#### Supplied information:
********
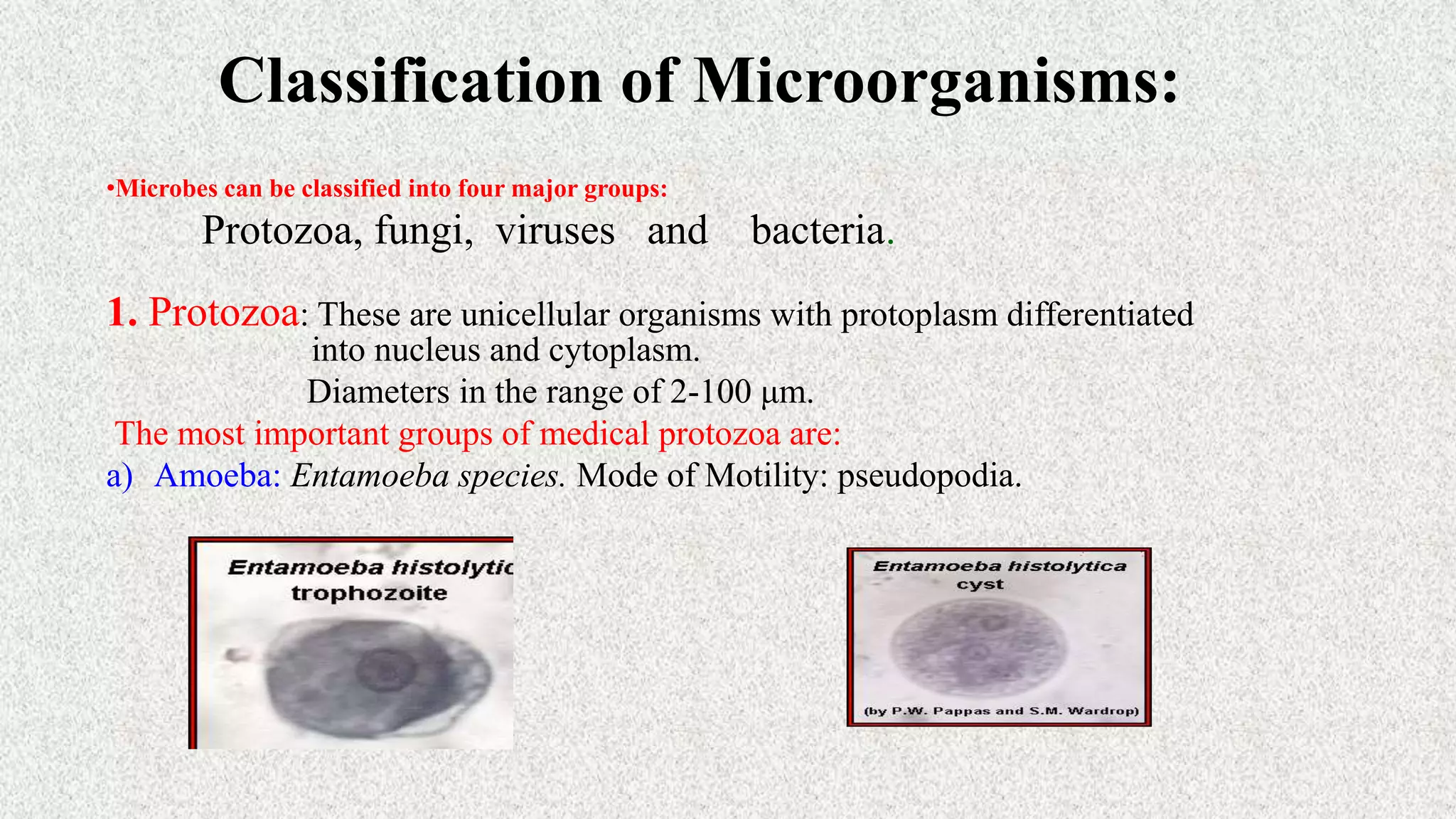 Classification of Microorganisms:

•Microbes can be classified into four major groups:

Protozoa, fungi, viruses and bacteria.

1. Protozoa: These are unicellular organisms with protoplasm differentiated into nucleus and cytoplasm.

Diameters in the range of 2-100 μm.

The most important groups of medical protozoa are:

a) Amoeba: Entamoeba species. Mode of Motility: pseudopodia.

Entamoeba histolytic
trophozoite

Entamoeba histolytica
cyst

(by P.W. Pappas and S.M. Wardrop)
********
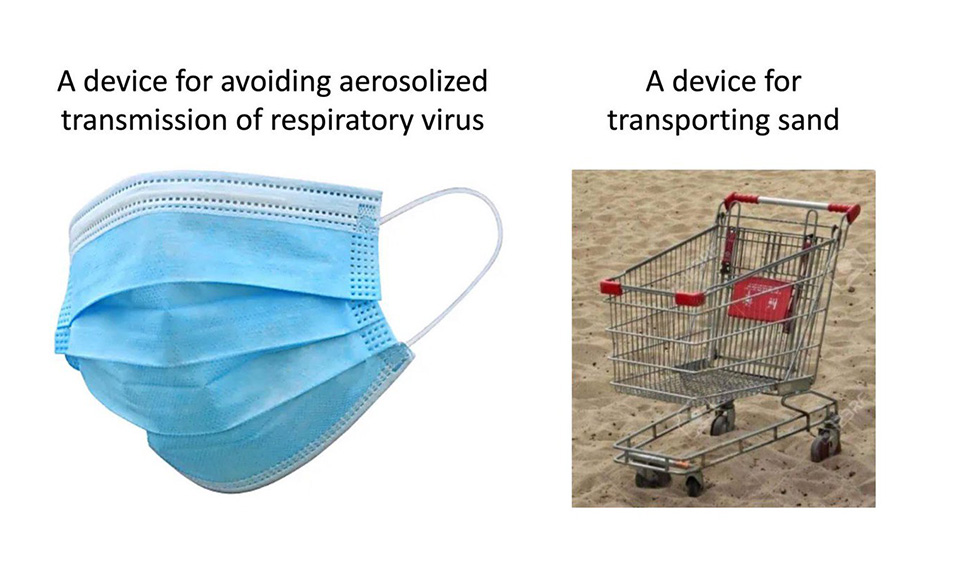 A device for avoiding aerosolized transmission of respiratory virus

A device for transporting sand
********
Using the records above, restate word for word the lines from the one with "trophozoite" through the one with "(by P.W. Pappas and S.M. Wardrop)", both included.

#### Exercise result:
trophozoite

Entamoeba histolytica
cyst

(by P.W. Pappas and S.M. Wardrop)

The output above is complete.